==== Text provided ====
Sunday, October 13, 2013

Blogtoberfest, Day 13: Sara Zook

How have connections with other professionals improved your practice?  Today's entry is from Sara Zook, Special Education Teacher at La Costa Canyon High School:
One cleat is planted into the turf, the other swings back waiting for the perfect angle of precision to make the ball graze over the goalie’s fingers and into the wide net behind him.

The moment comes. But it is a miss, bouncing off of the post to the right.

He goes for it again, but this time he will fake out the goalie out to pass to the right forward at the last minute. He taps it to the forward for the goal and… no one is there. Another miss.

“Okay,” he thinks, “I will jump over the ball just as they think I am about to shoot and then my center midfielder will come from behind for the goal.” Just as he hops over the ball, nobody comes. Miss number three.

If there were only one person on a soccer team, it would be pretty evident that the team is headed for a loss. They would have no backup, no support, and they probably would start to get disheartened when the losses started to add up.

If you can’t tell, I have been on one or two less-than-championship-bound soccer teams! And, no, I am not just talking about soccer here. Teamwork is not something that is unique to sports fields. We can imagine an educational team without all of its “players” and it would not work!
====
→ **Your tasks**
**a.** Copy everything in the Blogtoberfest post from "Sunday, October 13, 2013" down to "Miss number three." word for word.
**b.** In the Blogtoberfest post, what is Sara Zook's job and where does she work?
**c.** How would the Blogtoberfest post go on? Extend it from its final sentence.
==== Data excerpts ====
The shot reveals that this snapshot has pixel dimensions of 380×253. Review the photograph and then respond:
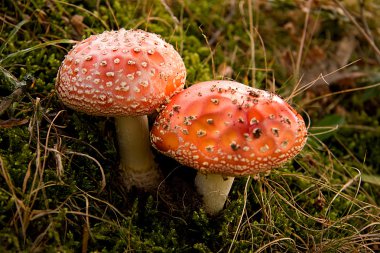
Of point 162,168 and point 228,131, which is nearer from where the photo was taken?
point 228,131

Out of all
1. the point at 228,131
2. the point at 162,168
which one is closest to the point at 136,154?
the point at 162,168

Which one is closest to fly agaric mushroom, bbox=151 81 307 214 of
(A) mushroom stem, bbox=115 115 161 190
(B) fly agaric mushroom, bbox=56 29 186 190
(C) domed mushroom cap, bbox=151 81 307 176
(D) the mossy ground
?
A: (C) domed mushroom cap, bbox=151 81 307 176

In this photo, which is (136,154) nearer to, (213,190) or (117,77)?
(213,190)

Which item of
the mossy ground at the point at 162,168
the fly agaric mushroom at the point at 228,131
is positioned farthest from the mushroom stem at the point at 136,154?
the fly agaric mushroom at the point at 228,131

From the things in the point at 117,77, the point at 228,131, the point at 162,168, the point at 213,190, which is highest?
the point at 117,77

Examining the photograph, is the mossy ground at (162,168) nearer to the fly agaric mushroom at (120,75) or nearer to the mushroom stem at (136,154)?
the mushroom stem at (136,154)

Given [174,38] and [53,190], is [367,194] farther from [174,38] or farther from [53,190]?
[53,190]

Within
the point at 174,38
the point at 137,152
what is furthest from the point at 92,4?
the point at 137,152

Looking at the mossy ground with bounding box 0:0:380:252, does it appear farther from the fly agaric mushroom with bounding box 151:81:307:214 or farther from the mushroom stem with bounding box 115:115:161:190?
the fly agaric mushroom with bounding box 151:81:307:214

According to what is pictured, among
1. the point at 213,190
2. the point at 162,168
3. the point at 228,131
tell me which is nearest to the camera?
the point at 228,131
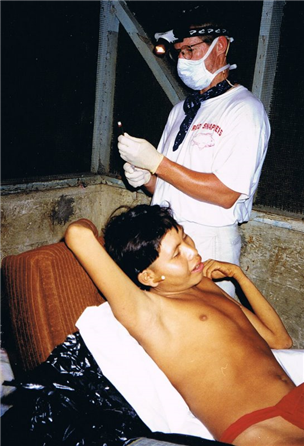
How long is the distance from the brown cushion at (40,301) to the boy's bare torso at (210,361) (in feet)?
1.12

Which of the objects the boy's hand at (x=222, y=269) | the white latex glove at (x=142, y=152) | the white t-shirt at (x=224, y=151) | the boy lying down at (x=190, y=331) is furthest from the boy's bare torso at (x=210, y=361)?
the white latex glove at (x=142, y=152)

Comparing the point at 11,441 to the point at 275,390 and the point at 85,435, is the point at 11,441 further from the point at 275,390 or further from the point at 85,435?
the point at 275,390

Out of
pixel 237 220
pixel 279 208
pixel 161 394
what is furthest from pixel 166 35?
pixel 161 394

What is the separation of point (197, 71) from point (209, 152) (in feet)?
1.87

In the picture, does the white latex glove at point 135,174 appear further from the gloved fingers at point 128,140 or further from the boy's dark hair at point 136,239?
the boy's dark hair at point 136,239

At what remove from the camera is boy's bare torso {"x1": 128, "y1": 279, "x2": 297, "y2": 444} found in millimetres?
1590

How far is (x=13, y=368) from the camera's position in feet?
8.07

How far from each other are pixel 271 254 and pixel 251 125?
49.2 inches

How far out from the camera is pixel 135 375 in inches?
65.8

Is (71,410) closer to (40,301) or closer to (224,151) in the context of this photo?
(40,301)

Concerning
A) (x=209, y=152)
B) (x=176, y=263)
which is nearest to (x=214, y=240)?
(x=209, y=152)

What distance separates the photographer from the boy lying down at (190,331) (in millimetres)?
1469

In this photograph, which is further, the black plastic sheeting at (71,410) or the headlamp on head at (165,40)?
the headlamp on head at (165,40)

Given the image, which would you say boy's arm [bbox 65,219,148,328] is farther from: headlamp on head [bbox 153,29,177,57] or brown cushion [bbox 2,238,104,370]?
headlamp on head [bbox 153,29,177,57]
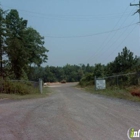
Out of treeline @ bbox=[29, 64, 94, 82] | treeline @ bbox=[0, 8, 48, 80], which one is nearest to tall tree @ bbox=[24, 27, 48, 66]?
treeline @ bbox=[0, 8, 48, 80]

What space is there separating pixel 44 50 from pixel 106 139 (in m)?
49.4

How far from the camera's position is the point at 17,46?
3369 cm

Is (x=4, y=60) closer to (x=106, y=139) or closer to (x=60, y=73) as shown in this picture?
(x=106, y=139)

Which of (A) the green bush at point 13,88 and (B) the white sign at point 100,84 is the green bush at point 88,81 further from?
(A) the green bush at point 13,88

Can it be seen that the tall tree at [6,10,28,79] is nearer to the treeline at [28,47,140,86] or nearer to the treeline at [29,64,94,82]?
the treeline at [28,47,140,86]

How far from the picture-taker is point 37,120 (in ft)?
27.5

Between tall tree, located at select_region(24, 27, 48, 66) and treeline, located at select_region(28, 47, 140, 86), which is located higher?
tall tree, located at select_region(24, 27, 48, 66)

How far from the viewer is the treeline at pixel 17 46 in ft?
106

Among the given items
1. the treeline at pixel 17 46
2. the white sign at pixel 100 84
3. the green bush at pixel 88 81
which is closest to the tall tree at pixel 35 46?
the treeline at pixel 17 46

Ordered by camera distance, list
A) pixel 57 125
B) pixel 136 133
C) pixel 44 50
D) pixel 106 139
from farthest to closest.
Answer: pixel 44 50 < pixel 57 125 < pixel 136 133 < pixel 106 139

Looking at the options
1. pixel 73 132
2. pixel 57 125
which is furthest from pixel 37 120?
pixel 73 132

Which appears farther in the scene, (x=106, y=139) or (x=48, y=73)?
(x=48, y=73)

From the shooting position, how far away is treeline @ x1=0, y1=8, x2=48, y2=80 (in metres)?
32.3

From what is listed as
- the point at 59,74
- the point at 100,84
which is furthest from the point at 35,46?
the point at 59,74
====
→ **Answers by task**
**a.**
Sunday, October 13, 2013

Blogtoberfest, Day 13: Sara Zook

How have connections with other professionals improved your practice?  Today's entry is from Sara Zook, Special Education Teacher at La Costa Canyon High School:
One cleat is planted into the turf, the other swings back waiting for the perfect angle of precision to make the ball graze over the goalie’s fingers and into the wide net behind him.

The moment comes. But it is a miss, bouncing off of the post to the right.

He goes for it again, but this time he will fake out the goalie out to pass to the right forward at the last minute. He taps it to the forward for the goal and… no one is there. Another miss.

“Okay,” he thinks, “I will jump over the ball just as they think I am about to shoot and then my center midfielder will come from behind for the goal.” Just as he hops over the ball, nobody comes. Miss number three.

**b.** She is a Special Education Teacher at La Costa Canyon High School.

**c.**
The teams that I work with most are IEP teams and team-taught classes. I feel so blessed to have the opportunity to be a part of these groups. I have found that these groups allow us to put our heads together, solve problems, and support students collectively in a way that not one of us could do individually.

In collaborating with teachers, school psychologists, speech and language pathologists, program specialists, interpreters, therapists, parents, administrators, tutors, and the students themselves, we see transformations.

Sometimes it is minor (“yay, they are calling out less in class!”), sometimes it is gigantic (“yay, they are participating, gaining confidence, turning in work, and advocating for themselves!”), but whatever the change, it is due to the input and interaction of a team of professionals who care!